--- 課題一覧 ---
A) 本文の「昔ある国でイ課長が公衆トイレに入った時のこと。」から「出すもの出し終わらないとナニもできない。」までを、一字も変えずに書き写してください。
B) 本文で「イ課長」という語を含む文を、すべて抜き出してください。

--- 本文 ---
--*--
あ、今度はインフルじゃありません(←一応検査した)。普通の風邪。会社にも出てる。
しかし頭はボンヤリで仕事になりません~(それはいつもだが)。

前回に続いてちょっと貧困問題について書きたい。それほど大げさな話じゃないが。
昔ある国でイ課長が公衆トイレに入った時のこと。

大きなビルの中にあるキレイなトイレで、おジイさんの掃除夫が掃除をしてた。
でも別に使用禁止ってわけじゃないから、イ課長は気にせずチャックをおろし、
自分のすべきことを始めた。

で、その作業が終わりに近づいてハッと気付くと、さっきのジイさん掃除夫が
オシッコしてるイ課長の脇にピタッと立って控えてる。な、何だオマエ。しかしこっちは
出すもの出し終わらないとナニもできない。
--*--
--- 提示データ ---
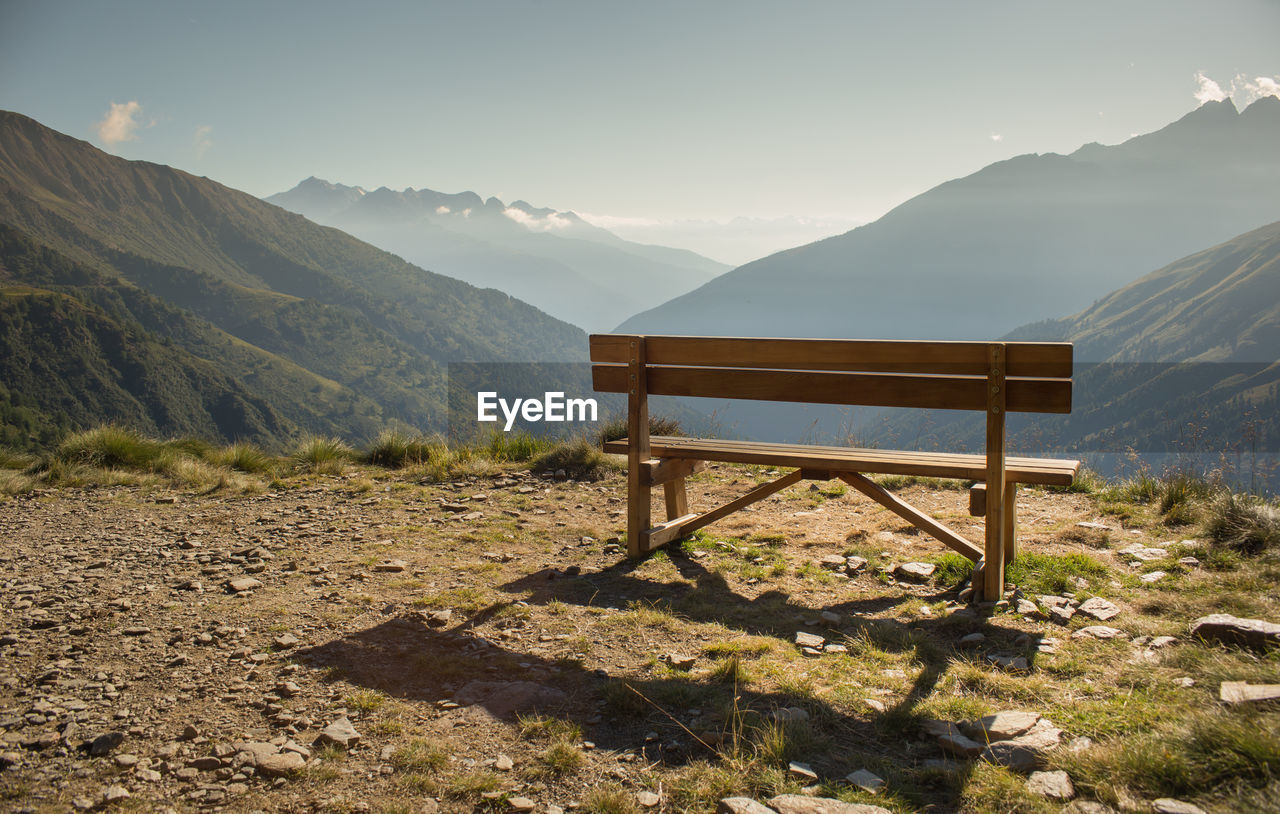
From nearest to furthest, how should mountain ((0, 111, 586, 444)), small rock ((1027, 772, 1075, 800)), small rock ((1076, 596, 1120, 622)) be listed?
small rock ((1027, 772, 1075, 800)) < small rock ((1076, 596, 1120, 622)) < mountain ((0, 111, 586, 444))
--*--
--- 解答 ---
A)
昔ある国でイ課長が公衆トイレに入った時のこと。

大きなビルの中にあるキレイなトイレで、おジイさんの掃除夫が掃除をしてた。
でも別に使用禁止ってわけじゃないから、イ課長は気にせずチャックをおろし、
自分のすべきことを始めた。

で、その作業が終わりに近づいてハッと気付くと、さっきのジイさん掃除夫が
オシッコしてるイ課長の脇にピタッと立って控えてる。な、何だオマエ。しかしこっちは
出すもの出し終わらないとナニもできない。

B)
・昔ある国でイ課長が公衆トイレに入った時のこと。
・でも別に使用禁止ってわけじゃないから、イ課長は気にせずチャックをおろし、自分のすべきことを始めた。
・で、その作業が終わりに近づいてハッと気付くと、さっきのジイさん掃除夫がオシッコしてるイ課長の脇にピタッと立って控えてる。